Score one for the Express. Make that two. In the run-up to Carnival, the Wednesday before the start of the Greatest Pappyshow on Earth (Martin Daly) to be precise, CALYPSO COMESS had graced the paper’s front page. “Commère” is in the dictionary but if “comess” is there, it only went in last night while we slept.
And, of course, with “Full Extreme” breaking down the town for weeks before its record-breaking 556 officially broke the record, JAMMIN’ was all over the newspapers although, to the annoyance of media maestro Lennox Grant, not without the apologetic apostrophe.
You are probably thinking that the Guardian has been error-free. Well, not quite. On page 17 of the Carnival Tuesday edition, the headline said, “Shandies feters lap up River Lime.” Good for them, they got that right.
The Express hadn’t quite managed that on their back page on the previous Saturday. I suppose that photographer Curtis Chase had had his work cut out for him to try to get Jamaican sprinting star Usain Bolt to stand still. The caption on the photo of him with four other fete patrons put the quartet of partygoers in shackles and left a few literate readers in stitches.
“Eight time (no hyphen) Olympic gold medallist Jamaican sprinter Usain Bolt, centre,” it read, “poses with fetters at Caesars (no apostrophe) Army fete, Chaguaramas, yesterday morning.”
Does Mr Grant still have hair to pull out?
But Page 2 of the same Carnival Tuesday Guardian was topped with this headline “Traditional mas conquer big stage.” And two pages on, we learn that “Licensing crackdown stall bands on avenue.”
Who cares? It’s Carnival. Nobody eh reading no papers!
That Tuesday really was not a good day for the newspapers. A correction on Page 11 tells Express readers that the previous day’s front page caption had “incorrectly stated that…” something or other. The back page photo, the correction goes on, “was also incorrectly captioned.” “The errors are regretted,” the notice ends.
Presumably that is also true of Page Three of the same day’s edition where the headline of a little story on the bottom of the page says that the “Parade of bands start late.”
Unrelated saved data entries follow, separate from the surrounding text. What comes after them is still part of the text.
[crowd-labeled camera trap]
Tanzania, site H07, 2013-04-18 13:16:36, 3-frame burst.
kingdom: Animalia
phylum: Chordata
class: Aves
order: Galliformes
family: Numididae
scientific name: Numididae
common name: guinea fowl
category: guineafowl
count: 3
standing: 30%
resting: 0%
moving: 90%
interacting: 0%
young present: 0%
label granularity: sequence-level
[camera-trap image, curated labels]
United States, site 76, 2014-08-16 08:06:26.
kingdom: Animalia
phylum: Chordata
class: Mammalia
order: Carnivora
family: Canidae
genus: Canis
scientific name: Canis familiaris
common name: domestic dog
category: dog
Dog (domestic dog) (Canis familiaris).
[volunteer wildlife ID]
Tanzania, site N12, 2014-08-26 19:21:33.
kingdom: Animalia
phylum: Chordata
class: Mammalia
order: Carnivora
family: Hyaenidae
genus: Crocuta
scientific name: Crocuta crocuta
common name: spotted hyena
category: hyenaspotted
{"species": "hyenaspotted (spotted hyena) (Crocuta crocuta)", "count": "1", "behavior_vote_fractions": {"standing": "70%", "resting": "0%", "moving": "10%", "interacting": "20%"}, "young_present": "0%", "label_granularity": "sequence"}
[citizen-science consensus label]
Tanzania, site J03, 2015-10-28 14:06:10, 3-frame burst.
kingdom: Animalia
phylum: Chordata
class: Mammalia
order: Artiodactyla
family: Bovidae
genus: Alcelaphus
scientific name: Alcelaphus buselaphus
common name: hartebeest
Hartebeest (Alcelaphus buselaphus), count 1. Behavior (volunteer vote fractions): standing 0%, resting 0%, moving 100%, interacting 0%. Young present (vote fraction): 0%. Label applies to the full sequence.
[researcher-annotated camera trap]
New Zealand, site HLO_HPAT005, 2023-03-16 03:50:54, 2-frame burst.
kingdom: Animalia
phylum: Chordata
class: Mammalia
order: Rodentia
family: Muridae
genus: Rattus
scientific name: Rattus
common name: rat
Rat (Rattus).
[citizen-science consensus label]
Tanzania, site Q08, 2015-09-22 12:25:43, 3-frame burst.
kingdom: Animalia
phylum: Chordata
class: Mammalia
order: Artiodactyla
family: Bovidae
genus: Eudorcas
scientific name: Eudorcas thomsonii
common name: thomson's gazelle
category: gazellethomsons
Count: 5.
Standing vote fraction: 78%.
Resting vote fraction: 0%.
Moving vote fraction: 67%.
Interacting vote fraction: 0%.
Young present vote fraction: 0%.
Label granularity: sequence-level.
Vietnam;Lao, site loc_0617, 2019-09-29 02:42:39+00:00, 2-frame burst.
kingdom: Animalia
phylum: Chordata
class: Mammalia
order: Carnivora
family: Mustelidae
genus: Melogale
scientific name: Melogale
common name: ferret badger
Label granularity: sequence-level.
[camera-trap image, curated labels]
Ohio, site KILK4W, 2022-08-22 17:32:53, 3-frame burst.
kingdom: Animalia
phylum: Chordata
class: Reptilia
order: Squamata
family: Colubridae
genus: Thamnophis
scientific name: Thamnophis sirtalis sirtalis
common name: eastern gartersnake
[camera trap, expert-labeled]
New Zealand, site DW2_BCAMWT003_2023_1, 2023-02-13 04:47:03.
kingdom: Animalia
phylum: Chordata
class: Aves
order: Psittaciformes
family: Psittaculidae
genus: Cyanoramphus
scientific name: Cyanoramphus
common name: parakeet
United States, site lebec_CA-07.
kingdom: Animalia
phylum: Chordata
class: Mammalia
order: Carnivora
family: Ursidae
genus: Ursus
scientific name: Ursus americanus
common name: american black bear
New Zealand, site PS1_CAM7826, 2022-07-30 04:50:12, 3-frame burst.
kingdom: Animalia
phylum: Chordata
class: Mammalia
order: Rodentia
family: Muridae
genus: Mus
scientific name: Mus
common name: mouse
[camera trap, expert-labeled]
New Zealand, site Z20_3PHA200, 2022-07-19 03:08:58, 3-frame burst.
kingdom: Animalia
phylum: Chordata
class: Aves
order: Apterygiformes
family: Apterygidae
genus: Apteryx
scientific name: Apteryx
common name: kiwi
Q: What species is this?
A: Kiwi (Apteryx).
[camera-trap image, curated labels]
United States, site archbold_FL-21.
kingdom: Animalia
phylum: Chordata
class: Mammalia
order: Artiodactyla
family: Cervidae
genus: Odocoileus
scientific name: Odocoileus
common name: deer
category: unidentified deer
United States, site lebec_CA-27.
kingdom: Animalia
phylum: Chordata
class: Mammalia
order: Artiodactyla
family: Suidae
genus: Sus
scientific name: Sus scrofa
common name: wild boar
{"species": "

Show that to the head of news of a popular radio station and he’ll probably stare at you blankly. He consistently, well, 951/2 out of 100 times anyway, informs listeners that “one of the bandits were said to have escaped” or some other similar statement in which the verb agrees with the nearest noun.
But by the weekend that started on Friday, the fete was over, the Carnival dust had settled, the erstwhile feters were back on the job and the fetters were off.
In theory. The caption on Page 38 of the Sunday Guardian rechristened Ainsworth Harewood, a man in public life for decades before he retired, “Ainsworth Hearwood.”
And on Friday, the Guardian was announcing a “PENNY DRIVE.” The strap said that the “Central Bank gives public chance to redeem extinct coins.”
Extinct? As in dinosaurs and dodos and volcanoes? The Guardian had taught me that “re-occur” exists and is a genuine English word so, out of an abundance of caution, to the ODE I went.
“A species (…) having no living member” was definition number one and, as an addendum, there was “no longer in existence” or “having no valid claimant.”
I suppose you could argue that, since the headline referred to one-cent coins which not even vagrants pick up these days, that last meaning validated the Guardian’s use. No luck! The dictionary specifies that it applies to “a title of nobility.”
Meaning number two applies to volcanoes “not having erupted in recorded history.” With an addendum of “no longer alight.”
In short, time spent looking for an extinct coin will be time emphatically wasted.
Like time spent reading the local dailies?